It’s just more … more that will be taken away.
It was with awe that Esmenet greeted her own image in the mirror, an awe she saw reflected in the admiring eyes of her body-slaves. She was beautiful—as beautiful as Serwë, only dark. Staring at the exotic stranger before her, she could almost believe she was worth what so many had made of her. She could almost believe that all this was real.
Her love of Kellhus clutched at her like the recollection of an onerous trespass. Yel stroked her cheek; she was always the most matronly of the three, the quickest to sense her afflictions. “Beautiful,” she cooed, staring at her with unwavering eyes. “Like goddess …”
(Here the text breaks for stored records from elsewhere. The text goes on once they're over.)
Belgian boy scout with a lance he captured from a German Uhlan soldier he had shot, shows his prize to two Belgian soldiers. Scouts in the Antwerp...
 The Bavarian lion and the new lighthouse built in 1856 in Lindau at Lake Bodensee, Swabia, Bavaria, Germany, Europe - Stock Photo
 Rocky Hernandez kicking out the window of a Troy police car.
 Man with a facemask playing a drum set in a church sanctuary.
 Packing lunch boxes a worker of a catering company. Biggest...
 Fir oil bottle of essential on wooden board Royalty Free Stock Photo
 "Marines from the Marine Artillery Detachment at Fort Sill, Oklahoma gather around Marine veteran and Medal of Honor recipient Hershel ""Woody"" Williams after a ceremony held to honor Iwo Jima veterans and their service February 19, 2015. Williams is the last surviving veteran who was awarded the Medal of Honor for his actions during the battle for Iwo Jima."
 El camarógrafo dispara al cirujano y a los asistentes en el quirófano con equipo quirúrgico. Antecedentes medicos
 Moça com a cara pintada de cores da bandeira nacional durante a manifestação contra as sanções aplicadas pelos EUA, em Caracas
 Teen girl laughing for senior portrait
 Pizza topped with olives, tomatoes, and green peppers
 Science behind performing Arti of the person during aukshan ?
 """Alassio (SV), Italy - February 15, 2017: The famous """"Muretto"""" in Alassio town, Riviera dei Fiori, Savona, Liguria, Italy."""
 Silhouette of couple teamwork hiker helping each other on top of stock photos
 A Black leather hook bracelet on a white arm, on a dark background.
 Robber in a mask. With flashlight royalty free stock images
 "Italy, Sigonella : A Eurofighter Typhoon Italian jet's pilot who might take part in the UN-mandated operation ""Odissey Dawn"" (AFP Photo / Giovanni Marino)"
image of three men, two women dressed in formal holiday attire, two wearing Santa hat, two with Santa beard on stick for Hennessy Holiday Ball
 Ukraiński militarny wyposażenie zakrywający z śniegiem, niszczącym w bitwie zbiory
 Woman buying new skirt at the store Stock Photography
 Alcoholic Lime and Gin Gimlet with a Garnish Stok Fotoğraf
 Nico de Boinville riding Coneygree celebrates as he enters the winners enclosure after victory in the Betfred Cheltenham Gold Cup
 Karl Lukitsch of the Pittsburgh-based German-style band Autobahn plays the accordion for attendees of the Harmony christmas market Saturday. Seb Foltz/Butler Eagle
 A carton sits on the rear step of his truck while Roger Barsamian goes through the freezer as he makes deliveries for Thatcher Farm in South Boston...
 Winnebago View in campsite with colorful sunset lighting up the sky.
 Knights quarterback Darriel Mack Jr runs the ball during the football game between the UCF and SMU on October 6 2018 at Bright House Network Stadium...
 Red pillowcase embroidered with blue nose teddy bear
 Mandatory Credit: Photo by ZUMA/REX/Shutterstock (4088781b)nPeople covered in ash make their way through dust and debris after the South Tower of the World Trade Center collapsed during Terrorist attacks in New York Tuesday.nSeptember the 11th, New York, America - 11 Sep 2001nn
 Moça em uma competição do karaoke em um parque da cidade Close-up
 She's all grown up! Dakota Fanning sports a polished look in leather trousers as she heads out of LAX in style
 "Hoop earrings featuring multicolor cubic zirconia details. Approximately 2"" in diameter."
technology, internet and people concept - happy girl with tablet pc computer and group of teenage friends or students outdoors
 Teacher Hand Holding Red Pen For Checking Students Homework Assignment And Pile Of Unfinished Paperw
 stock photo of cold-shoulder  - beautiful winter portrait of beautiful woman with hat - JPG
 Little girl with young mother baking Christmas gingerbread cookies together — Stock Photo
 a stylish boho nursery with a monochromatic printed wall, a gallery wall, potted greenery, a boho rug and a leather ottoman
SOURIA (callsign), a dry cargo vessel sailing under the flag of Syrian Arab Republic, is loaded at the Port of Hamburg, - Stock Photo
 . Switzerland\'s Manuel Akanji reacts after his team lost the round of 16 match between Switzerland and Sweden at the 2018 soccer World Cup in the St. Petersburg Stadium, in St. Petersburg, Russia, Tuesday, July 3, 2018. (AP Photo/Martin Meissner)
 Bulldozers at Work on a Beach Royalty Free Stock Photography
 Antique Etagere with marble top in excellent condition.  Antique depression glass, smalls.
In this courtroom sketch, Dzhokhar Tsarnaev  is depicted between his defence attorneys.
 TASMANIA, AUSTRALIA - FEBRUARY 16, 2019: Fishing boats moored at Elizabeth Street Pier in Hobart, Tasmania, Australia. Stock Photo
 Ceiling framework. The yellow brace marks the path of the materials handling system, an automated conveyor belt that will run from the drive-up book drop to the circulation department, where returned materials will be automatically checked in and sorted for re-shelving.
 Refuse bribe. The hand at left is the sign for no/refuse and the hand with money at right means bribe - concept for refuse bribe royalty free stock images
Esmenet squeezed her hand, then reached down to her own still-flat belly.
It is real.
Shortly before they finished, Fanashila returned with Moënghus and Opsara, his surly wet nurse. Then a small train of kitchen slaves entered with her breakfast, which she took in the sunlit portico while asking Opsara questions about Serwë’s son. Unlike her body-slaves, Opsara continually
counted
everything she rendered to her new masters: every step taken, every question answered, every surface scrubbed. Sometimes she fairly seethed with impertinence, but somehow she always managed to fall just short of outright insubordination. Esmenet would have replaced her long ago had she not been so obviously and so fiercely devoted to Moënghus, whom she treated as a fellow captive, an innocent to be shielded from their captors. Sometimes, as he suckled, she would sing songs of unearthly beauty.
Opsara made no secret of her contempt for Yel, Burulan, and Fanashila, who for their part seemed to regard her with general terror, though Fanashila dared sniff at her remarks now and again.
After eating, Esmenet took Moënghus and retreated back to her canopied bed. For a time she simply sat, holding him on her knees, staring into his dumbstruck eyes. She smiled as tiny hands clutched tiny toes.
“I love you, Moënghus,” she cooed. “Yes I do-I-do-I-do-I-
dooo
.”
Yet again, it all seemed a dream.
“You’ll never be hungry again, my sweet. I promise … I-do-I-do-I-
dooo
!”
Moënghus squealed with joy beneath her tickling fingers. She laughed aloud, smirked at Opsara’s stern glare, then winked at the beaming faces of her body-slaves. “Soon you’ll have a little brother. Did you know that? Or perhaps a sister … And I’ll call her
Serwë,
just like your mother.
I-will-I-will-I-will
!”
Finally she stood and, returning the babe to Opsara, announced her imminent departure. They fell to their knees, performed their mid-morning Submission—the girls as though it were a beloved game, Opsara as though dragged down by gravel in her limbs.
As Esmenet watched them, her thoughts turned to Achamian for the first time since the garden.
By coincidence she met Werjau, scrolls and tablets bundled in his arms, in the corridors leading to her official chambers. He organized his materials while she mounted the low dais. Her scribal secretaries had already taken their places at her feet, kneeling before the knee-high writing lecterns the Kianene favoured. Holding the Reports in the crook of his left arm, Werjau stood between them some paces distant, in the heart of the tree that decorated the room’s crimson carpet. Golden branches curled and forked about his black slippers.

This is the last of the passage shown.